Gates Family Foundation
- Formation: 1946
- Type: Philanthropic organization
- Headquarters: Denver, Colorado, U.S.
- President: Thomas A. Gougeon
- Key people: Beth Conover; Laia C. Mitchell; Russell Schnitzer; Mary Seawell;
- Revenue: $67,158,457 (2018)
- Expenses: $25,114,405 (2018)
- Website: www.gatesfamilyfoundation.org

= Gates Family Foundation =

Philanthropic organization

The Gates Family Foundation is one of the largest philanthropic organizations in Colorado, based in Denver.

==Background==
Founded in 1946, the Foundation currently has net assets of approximately $500 million. In 2007, the Foundation paid roughly $20 million in grants, all of which went to Colorado recipients.

The source of the original endowment is the Gates Rubber Company of Denver, Colorado.

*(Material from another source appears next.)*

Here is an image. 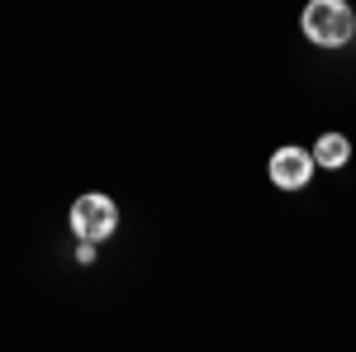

The Foundation is well known in Denver, for example including the Gates Planetarium at the Denver Museum of Nature and Science.

In May 2022, The Gates Family Foundation announced a $200 million donation and collaboration project with the University of Colorado Anschutz. The Donation is to establish a medical research institute at the university's Anschutz Medical Campus and is to be funded over five years by the Gates Family Foundation.

==Assets and funding details==
As of 2018 the Gates Family Foundation had assets of $361,589,256.